D. — O quê significa a palavra distinta?
M. — Quer dizer que acusar os pecados em geral não é o suficiente, como por exemplo: eu pequei contra a lei de Deus e da Igreja… pequei por blasfêmia, por furto, por impureza, etc… Devemos acusá-los distintamente, como violações, mais ou menos graves, deste ou daquele mandamento, manifestando o número deles, e além disso as circunstâncias que lhes mudam a espécie.
D. — Padre, deve-se também dizer o nome das pessoas companheiras de pecado?
M.— Não, a confissão deve ser prudente; não devo dar a conhecer os pecados dos outros; não se diga o nome do cúmplice, porque nunca é lícito desonrar alguém.
D. — Nesse caso como é que se pode manifestar certos pecados e as circunstâncias que lhes mudam a espécie?
M. — No caso disso não ser possível sem indicar as pessoas com quem se pecou, deve-se manifestar não o nome, mas a qualidade, ou o grau de qualidade, ou o grau de parentesco que se tem com as mesmas. Diga-se por exemplo: irmão, irmã, primo, um parente próximo, uma pessoa religiosa, etc… E se o Confessor fizer perguntas, o penitente deve responder com toda a sinceridade, pois que ele interroga justamente para suprir a algum esquecimento da parte do penitente, para conhecer melhor a espécie, o número, e as circunstâncias dos pecados.

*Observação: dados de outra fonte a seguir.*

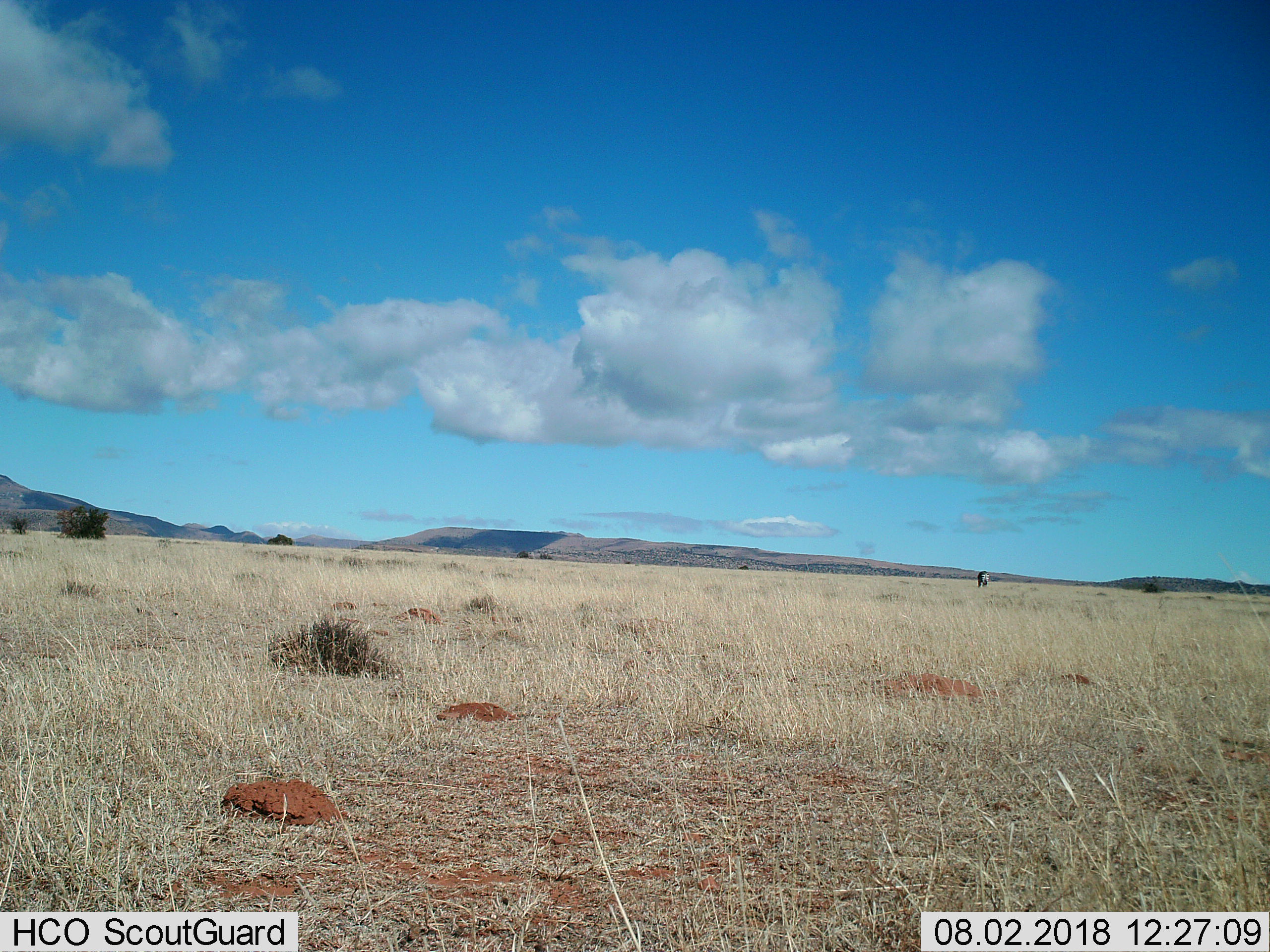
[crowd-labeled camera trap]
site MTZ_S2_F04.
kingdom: Animalia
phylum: Chordata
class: Mammalia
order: Perissodactyla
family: Equidae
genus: Equus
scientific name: Equus zebra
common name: mountain zebra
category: zebramountain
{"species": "zebramountain (mountain zebra) (Equus zebra)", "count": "1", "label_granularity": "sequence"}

Todavia, a regra é sempre a mesma: que nunca seja revelado o nome do cúmplice do pecado.
D. — O quê diz dessas mulheres que confessam as culpas do marido e dos filhos?
M. — Digo que fazem muito mal!
D. — Eu ouvi contar que um homem, indo confessar-se logo depois da mulher recitou o Confiteor e depois se calou. Como o Confessor o incitava a dizer os seus pecados, respondeu:
— O senhor já os conhece Padre; a minha mulher já os disse todos: ouvi-os distintamente!

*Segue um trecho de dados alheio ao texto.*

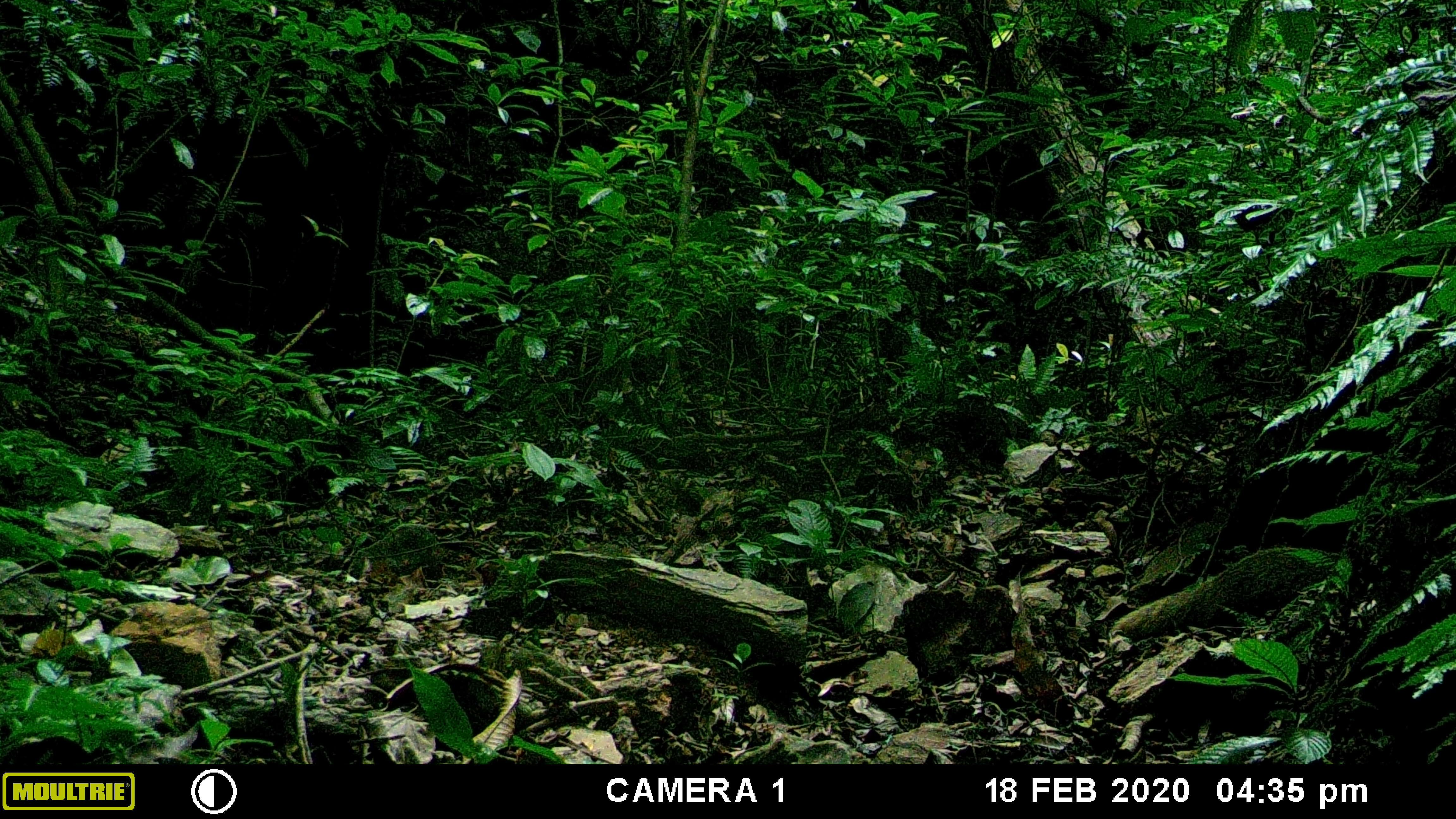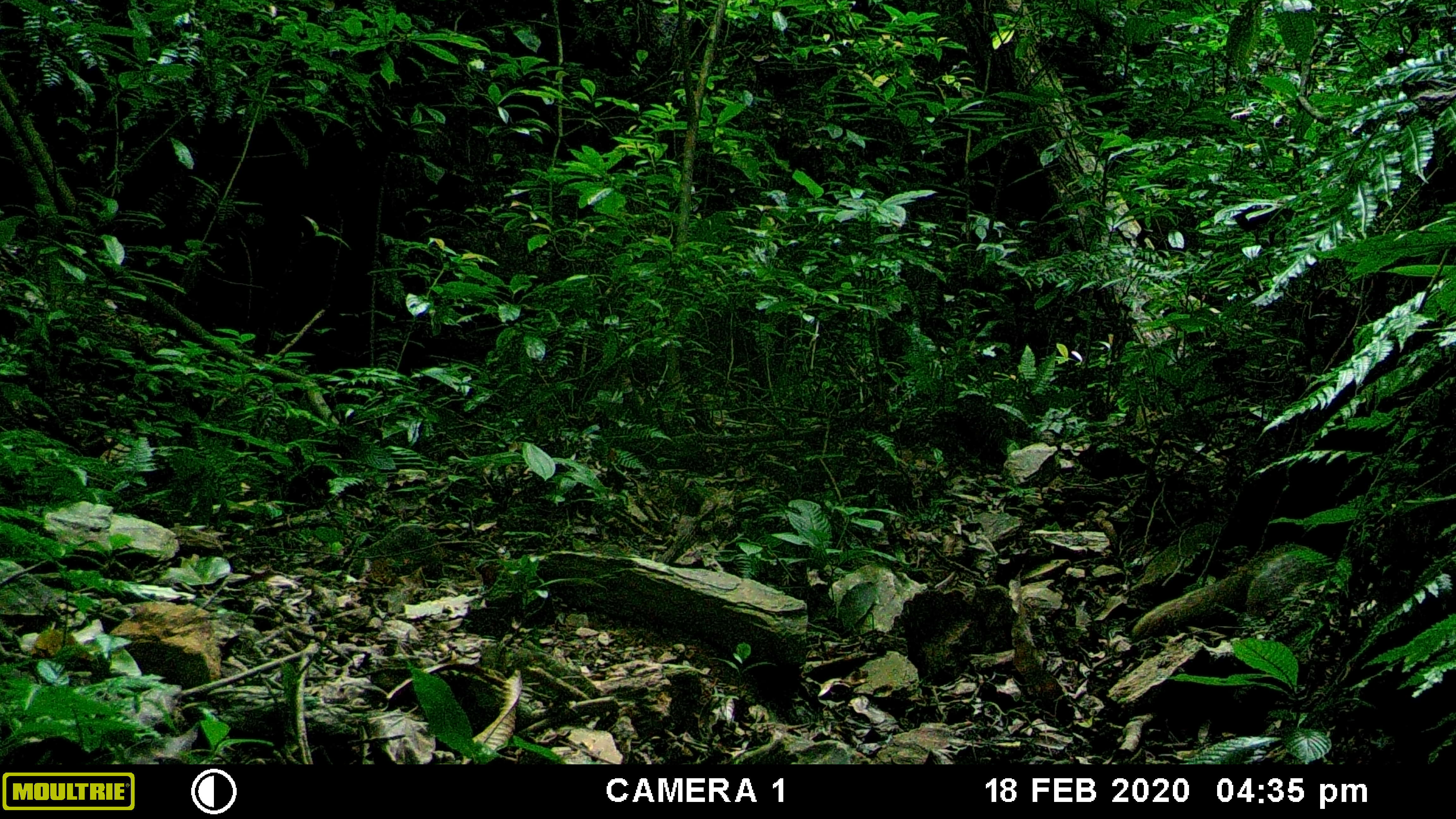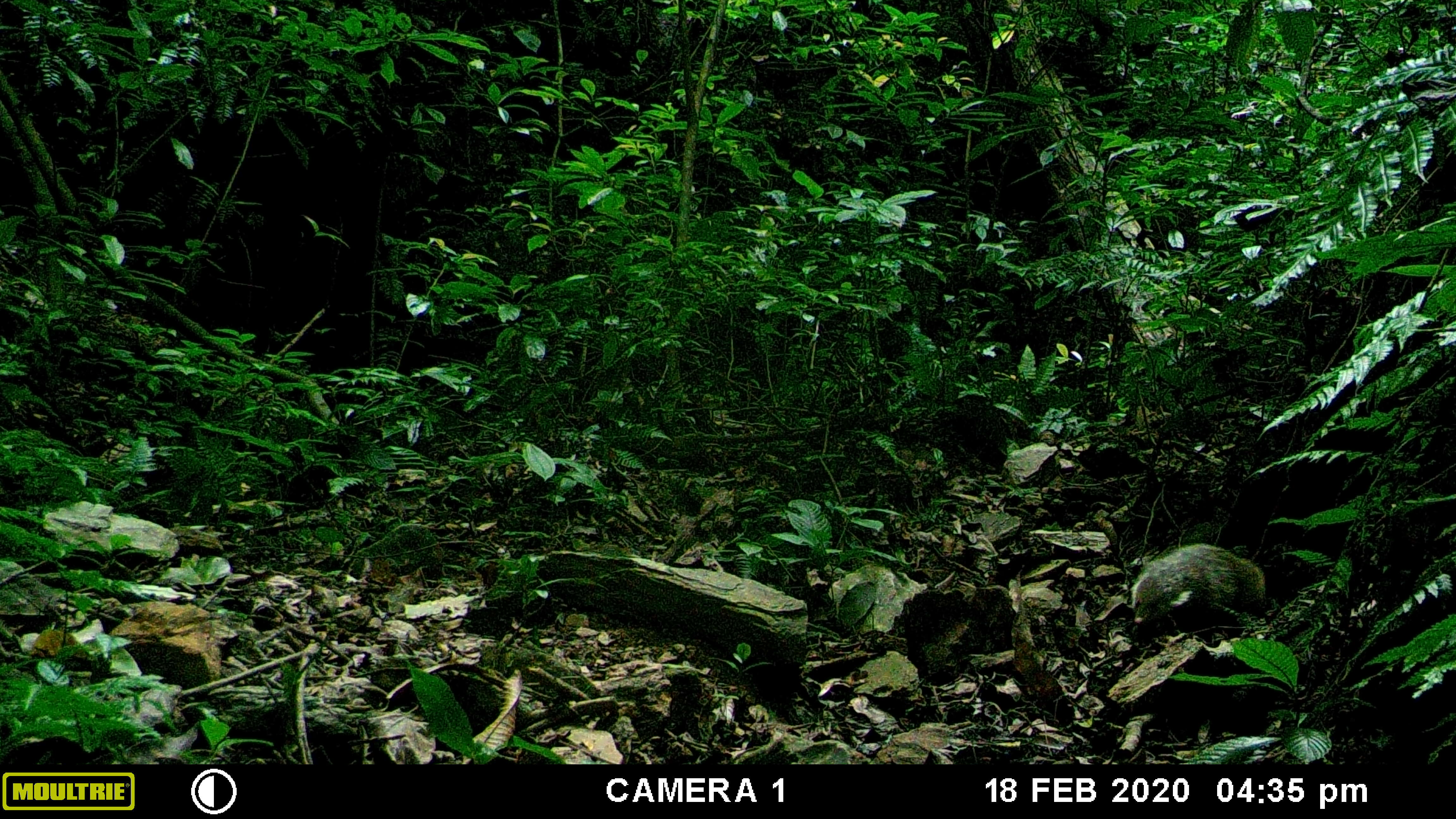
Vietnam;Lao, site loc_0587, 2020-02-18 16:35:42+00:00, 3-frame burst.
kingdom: Animalia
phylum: Chordata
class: Mammalia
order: Carnivora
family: Herpestidae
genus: Urva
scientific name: Urva urva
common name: crab-eating mongoose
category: crab eating mongoose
Crab eating mongoose (crab-eating mongoose) (Urva urva). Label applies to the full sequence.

M. — Essa mulher merecia a lição dada a esta outra.
Um dia, uma dessas mulherzinhas que são o tormento dos maridos, apareceu no confessionário e foi logo dizendo: — Padre eu sou uma infeliz: tenho um marido bestial. Ele berra, impreca, blasfema, profana os dias santificados, freqüenta botequins!
— E a senhora ajuntou o Confessor.
— Eu sou uma pobre mártir, mas ele, meu marido, goza, come, bebe, passeia e, se alguma vez eu falo, ele logo levanta as mãos contra mim.
— Mas a senhora, como se comporta?
— Eu? eu não faço nada: o mau exemplo da família é ele; é a ruína da casa, o meu desespero.
— Basta! Já entendi; continue a suportar o seu purgatório aqui na terra e, enquanto isso reze por penitência três Ave Marias pelos seus pecados; mas reze também três vezes o Rosário inteiro, ou seja três vezes os quinze mistérios, pelos pecados de seu marido.
— Pelos pecados de meu marido? Se ele os cometeu, que reze a penitencia!
— Ele os cometeu, mas quem os confessou foi a senhora e a penitencia se dá á pessoa que se confessa! — E, fechando a portinhola, foi-se embora, deixando-a a pensar que não se deve confessar os pecados de outrem.
D. — O que quer dizer “confissão integral?”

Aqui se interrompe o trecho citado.